Blu-ray Review: ‘Roma’

★★★★☆

A landmark work in the lexicon of 1970s art film, Federico Fellini’s highly venerated opus Roma (1972) arrives in a pristine restoration as part of Eureka’s Masters of Cinema series, giving it the Blu-ray treatment it deserves. Coming after perhaps his most notable works La Dolce Vita (1960) and 8 ½ (1963), and ushering him into the highly impressionistic – and prolific – fugue of seventies Italian cinema, Roma is, like Fellini’s Satyricon (1969) before it, a work of meticulously non-specific memory-cinema and a semi-autobiographical perusal through a Rome in a state of continuous flux.

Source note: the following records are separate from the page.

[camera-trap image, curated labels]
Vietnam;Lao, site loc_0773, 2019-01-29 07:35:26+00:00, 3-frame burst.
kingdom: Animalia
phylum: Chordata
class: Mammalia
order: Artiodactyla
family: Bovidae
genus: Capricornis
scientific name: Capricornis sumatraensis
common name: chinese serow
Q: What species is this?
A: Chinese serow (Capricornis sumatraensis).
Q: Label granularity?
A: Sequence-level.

Something of a distillation of Rome’s past and how it both fed into the present and continued to offer moral and cultural values to be either maintained or quashed, this is a simultaneously searing, stark and frustrating portrait of the director’s home and upbringing, one which forgoes anything resembling a cohesive plot in favour of something far more gleefully scattershot. Fellini visually details his youth in a crude city of stifling uncertainty and unforgiving surroundings, cutting back and forth between a series of loosely connected episodes and a move from his native Rimini to Rome as a youth, which allows the film the semblance of an arc. One of many long-takes sees Fellini documenting the ring road (GRA) circling Rome.

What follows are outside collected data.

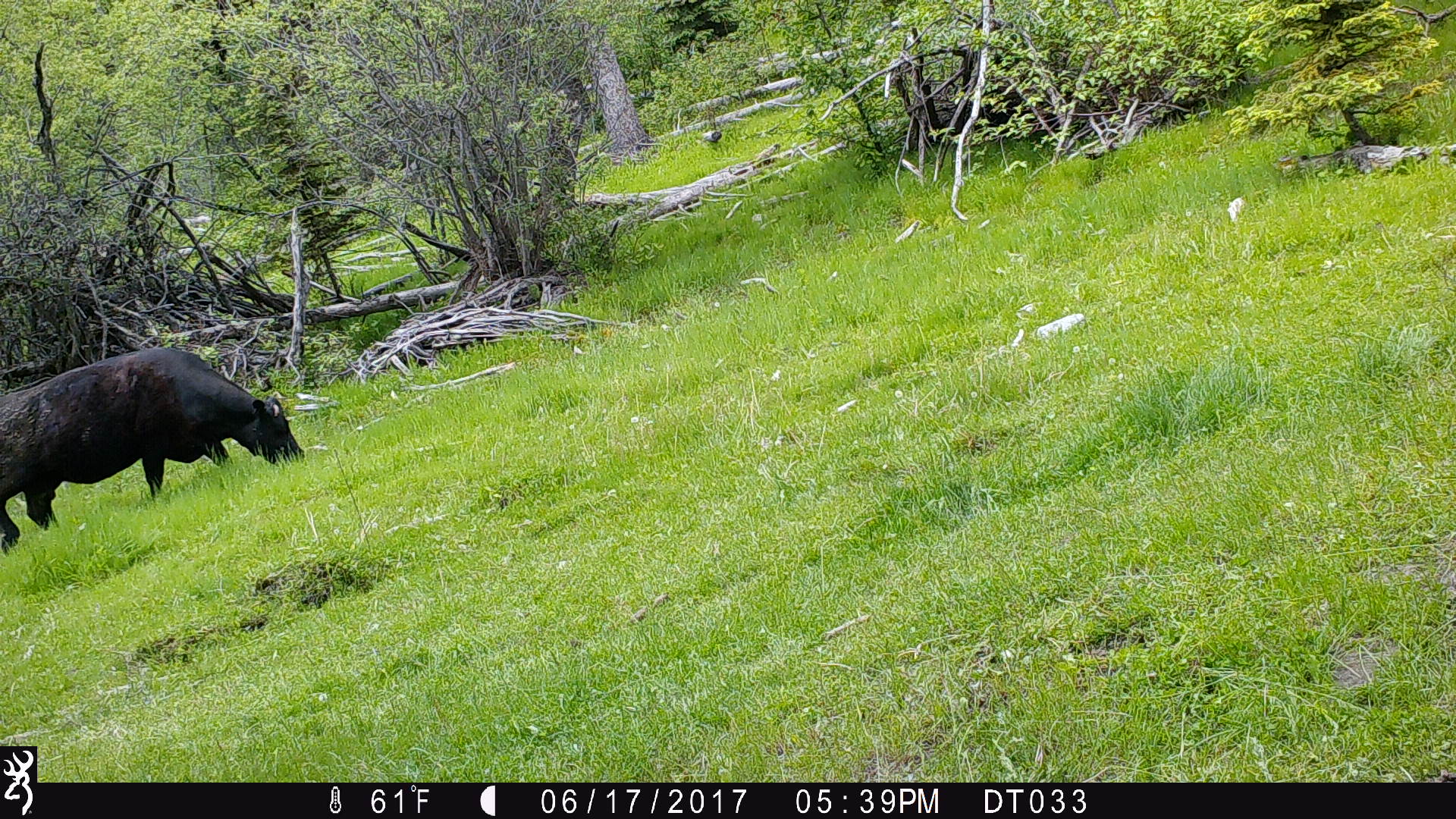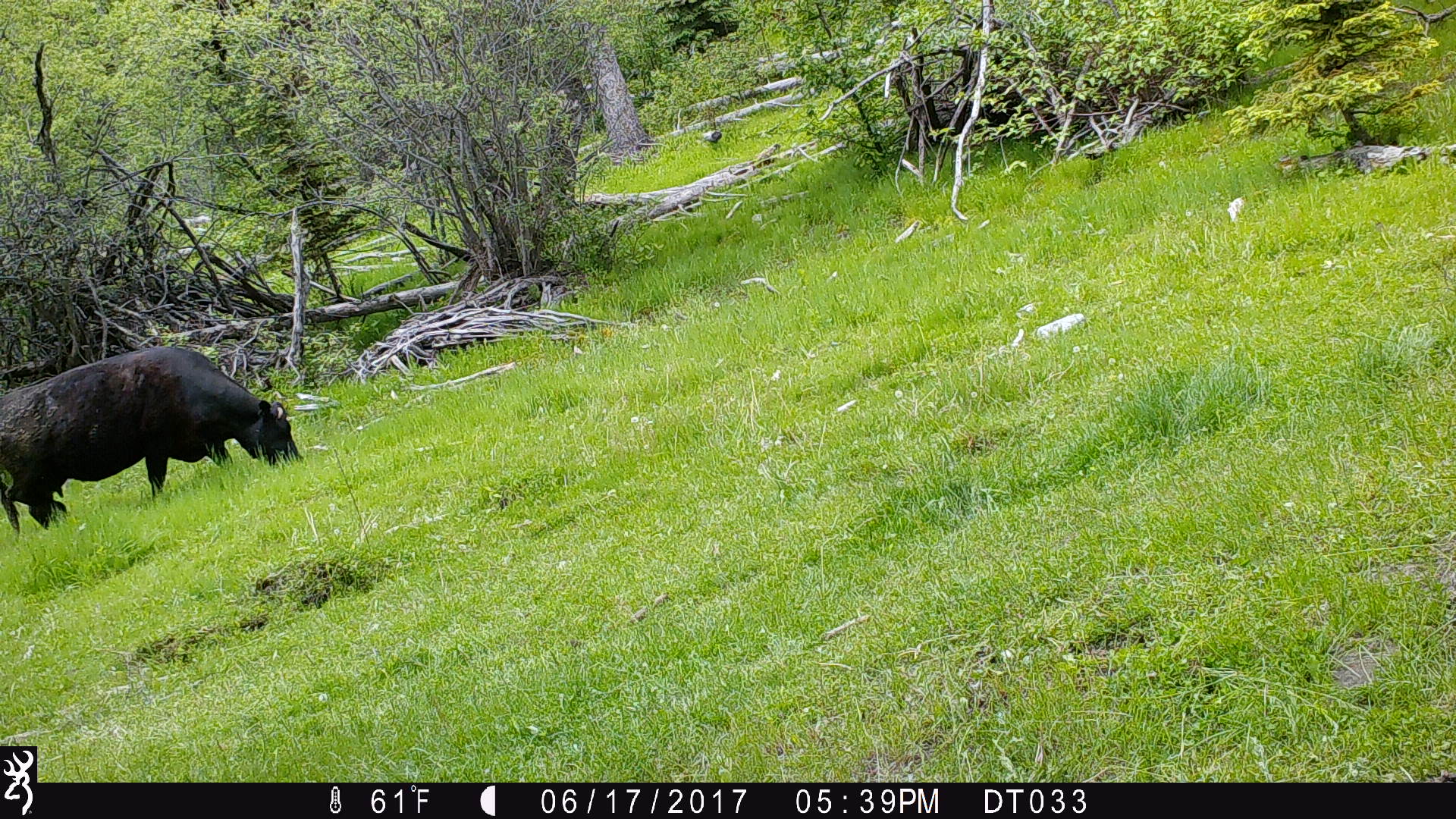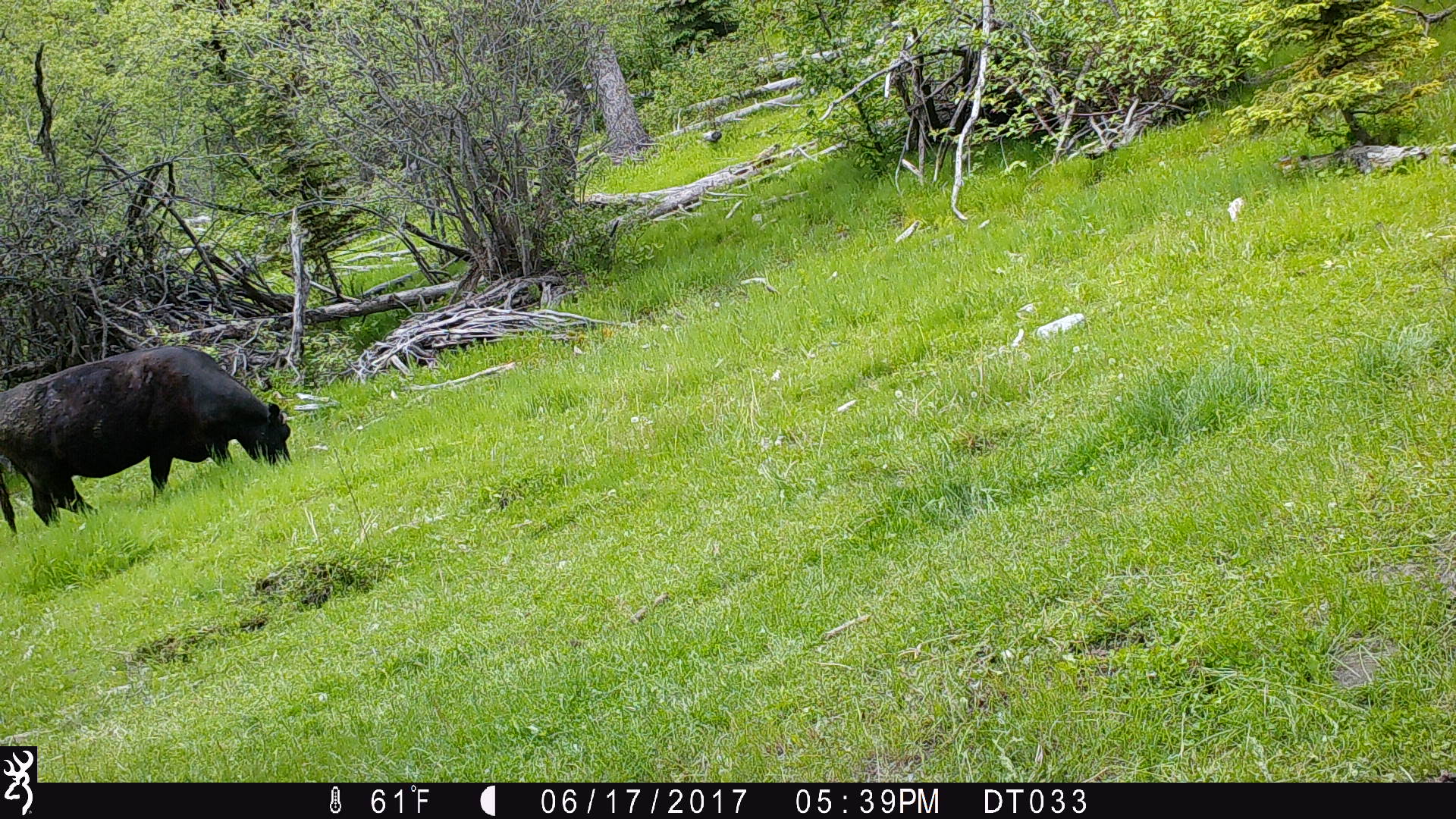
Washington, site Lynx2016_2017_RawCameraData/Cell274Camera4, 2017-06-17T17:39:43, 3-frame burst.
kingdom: Animalia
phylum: Chordata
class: Mammalia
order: Artiodactyla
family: Bovidae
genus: Bos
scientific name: Bos taurus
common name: domestic cattle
Domestic cattle (Bos taurus). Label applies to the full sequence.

Whether set during the wartime lows of the 1930s and early 1940s or depicting a film crew capturing (like Fellini himself) Rome in all its vibrant, colourful splendour, Roma deftly channels what appears to be a time in which the modern continues to impinge upon an ingrained way of life amidst the archaeological landmarks and the rise of the Catholic Church. Though perhaps not his finest work, Roma sees Fellini at his most all-encompassing, serving as something of an opportunity for him to take numerous cinematic excursions, delineate vastly dissimilar backdrops and tones, and ultimately create something of a definitive representation of the city akin to Walter Ruttmann’s exemplary Berlin: Symphony of a Great City (1927).